While we sat in an un-airconditioned office in Woolloongabba making appointments, a truck would tour the country, packed with bolts of tulle and satin, tubs of mascara, and row upon row of permanently unfocused camera lenses. The truck would descend on a town and give every single citizen who’d responded positively to one of our phone calls the exact same glove-wearing, collar-holding, sprayed-for-the-gods-hairdo headshot. Sitting for the photos was an absolute bargain, but as they stumbled out of the mobile studio, blinded by the hot lights and dizzy from the hairspray, they would be coaxed into parting with significantly larger sums of money to buy the actual prints.

For a company that promised such unyielding arseloads of glamour, it was a pretty unglamorous place to work: spartan, grey, and overheated. But hey, they offered me thirty hours a week, paid a guaranteed hourly rate, and were nice people. This preposterous company (which, I might add, is still in business to this day) saved me from bankruptcy and allowed me to continue my studies, so I can’t shit on them too heavily. But still: it was telemarketing. It meant that at least forty-seven times a week, I’d have the following conversation:

Person: So, what do you do?
Me: I’m an actor. I’m studying acting.
Person: Oh. Acting, huh? But like, what do you really do?
Me: I work…for a place…that…um…sells…things…over…the…uh…phone…
Person: *punches in face, slashes tyres*

A normal person would eventually learn the easiest way around this would be to just lie, but I was too honest for my own good. I couldn’t just make up a fake job on the spot like some kind of common CRIMINAL. (No, I don’t know why either. Ask my oddly specific moral compass.)

So I found a loophole.
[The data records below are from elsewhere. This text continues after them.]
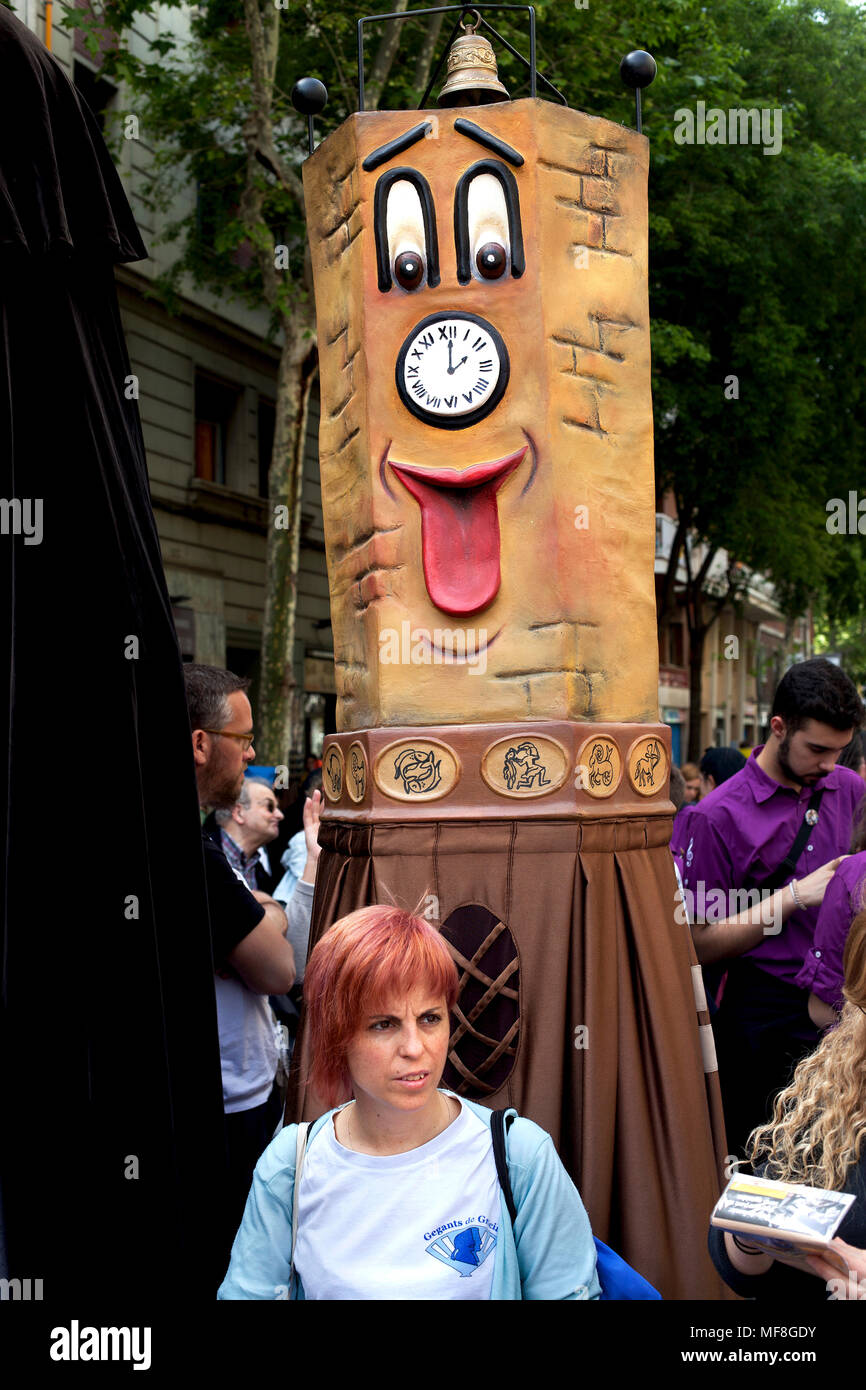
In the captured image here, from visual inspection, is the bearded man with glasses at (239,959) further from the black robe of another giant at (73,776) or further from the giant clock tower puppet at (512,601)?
the black robe of another giant at (73,776)

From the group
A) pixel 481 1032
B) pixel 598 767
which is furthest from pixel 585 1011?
pixel 598 767

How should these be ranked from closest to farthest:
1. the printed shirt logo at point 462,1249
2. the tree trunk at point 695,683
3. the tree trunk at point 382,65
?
the printed shirt logo at point 462,1249 < the tree trunk at point 382,65 < the tree trunk at point 695,683

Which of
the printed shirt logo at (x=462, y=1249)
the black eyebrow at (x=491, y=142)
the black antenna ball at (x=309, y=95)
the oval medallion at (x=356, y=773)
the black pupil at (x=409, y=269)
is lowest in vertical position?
the printed shirt logo at (x=462, y=1249)

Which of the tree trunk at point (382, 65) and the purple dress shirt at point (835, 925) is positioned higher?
the tree trunk at point (382, 65)

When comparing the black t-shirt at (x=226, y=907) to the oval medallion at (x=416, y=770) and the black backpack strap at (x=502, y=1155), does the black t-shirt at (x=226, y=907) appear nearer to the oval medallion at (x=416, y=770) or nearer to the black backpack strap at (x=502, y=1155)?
the oval medallion at (x=416, y=770)

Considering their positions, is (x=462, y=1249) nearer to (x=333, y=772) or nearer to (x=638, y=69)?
(x=333, y=772)

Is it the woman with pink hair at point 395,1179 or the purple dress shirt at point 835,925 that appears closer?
the woman with pink hair at point 395,1179

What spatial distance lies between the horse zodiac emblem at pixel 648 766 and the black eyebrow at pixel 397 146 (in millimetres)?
1718

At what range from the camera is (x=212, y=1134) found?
7.14ft

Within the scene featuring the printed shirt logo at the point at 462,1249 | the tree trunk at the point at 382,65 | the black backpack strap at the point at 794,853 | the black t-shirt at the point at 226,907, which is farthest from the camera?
the tree trunk at the point at 382,65

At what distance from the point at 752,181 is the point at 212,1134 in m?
14.8

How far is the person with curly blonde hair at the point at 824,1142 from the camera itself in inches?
→ 76.6

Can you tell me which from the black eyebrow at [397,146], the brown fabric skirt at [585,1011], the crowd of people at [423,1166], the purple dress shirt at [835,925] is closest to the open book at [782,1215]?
the crowd of people at [423,1166]
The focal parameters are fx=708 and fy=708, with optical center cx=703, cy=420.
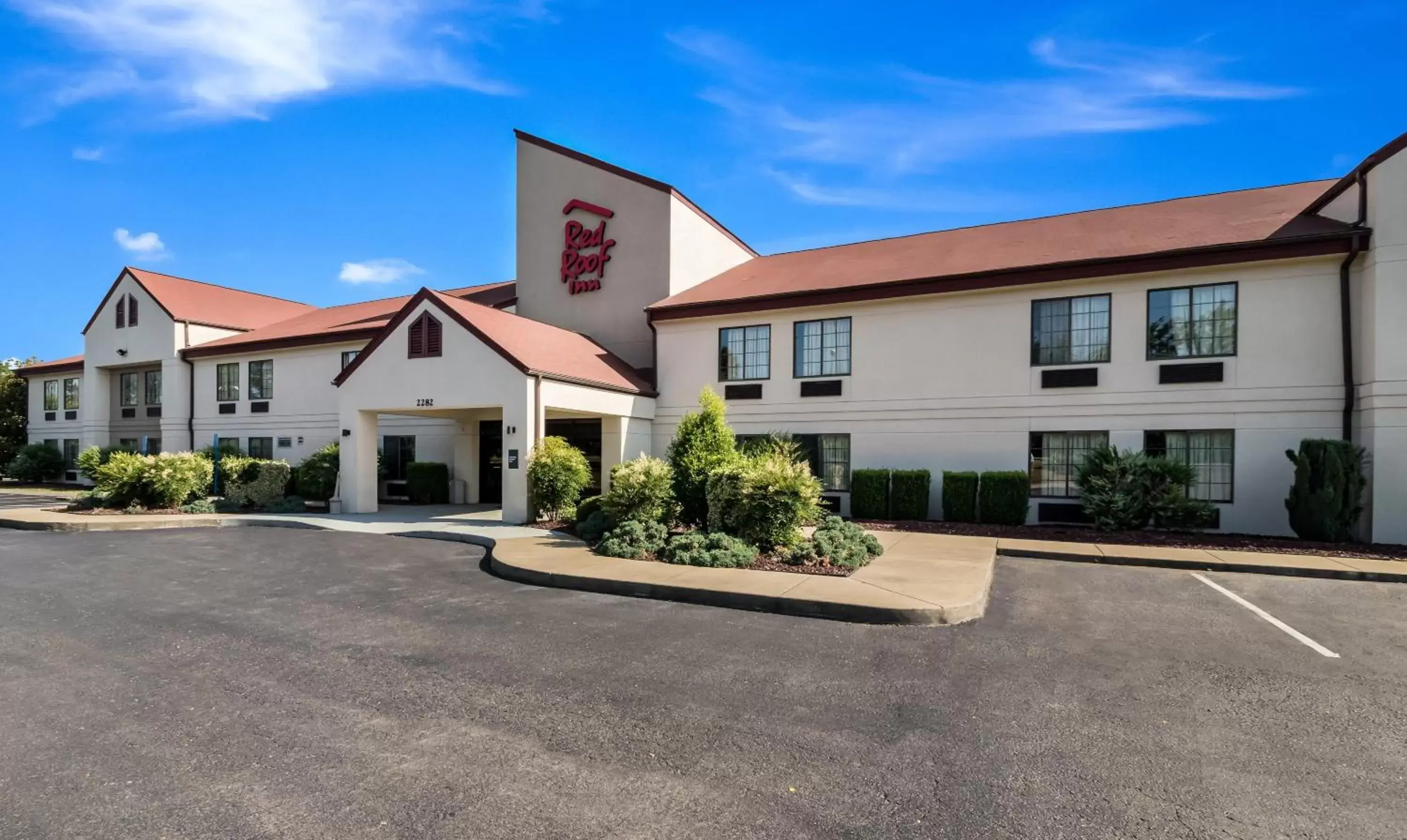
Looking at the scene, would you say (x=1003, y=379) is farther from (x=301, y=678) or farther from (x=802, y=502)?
(x=301, y=678)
Or, specifically, Rebecca came to my rescue again (just like she’d done with the Games R Us job five months earlier), and found a loophole for me.

Again, this visual representation is the highest compliment I can bestow. I reckon if she tried really hard, Rebecca could turn a scarf into a dove too.

Rebecca had also been exploring volunteering in her free time, and had recently started working at B105, Brisbane’s Austereo-branded radio station. She helped to man the phones on the “Community Switchboard”, which listeners could call to ask for information about upcoming events, weather forecasts, traffic reports; anything Brisbane related.

B105 has since changed logos twice and names once, so this logo does nothing now but savagely highlight my growing irrelevance.

The Community Switchboard was like a human-operated, locally-specific Siri. And because the labour was unpaid, positions came up frequently, and I got one.

So while I spent thirty hours a week calling the unsuspecting people of regional Tasmania, asking if they’d like to do themselves over, daytime soap opera-style; I spent four glorious hours on a weekend in the newsroom of “Brisbane’s Hit Music Station”, telling people where the best markets were. And when people asked me what I did? The smarmy hair toss flourish I added to the end of every “ACTUALLY I WORK AT B105” caused neck damage I’m still working out fourteen years later.

The best part is this massaged-truth turned into a self-fulfilling prophecy, as within two months I was actually employed at the radio station, as a part time receptionist. I was able to quit the telemarketing job, and instead of spending my days making calls and stressing over sales quotas, I had the much more relaxing task of taking calls and abusing the power I had over the PA system.


Because I feel like this moment needs marking: This is the address I had when I turned 21. A huge, momentous occasion marked by yet another incredibly modest party, attended by perhaps fifteen people. There was no hired party yacht, no catered venue, no new car as a present. One of the party guests did give me a copy of the book How to Win Friends and Influence People, and at the time it felt like it was the kind of heavy, pivotal moment I would describe years later when being interviewed by Oprah, but nope. I can’t even remember if I finished reading it. But I do still have the book, and technically I am describing it years later. So bullseye, I guess?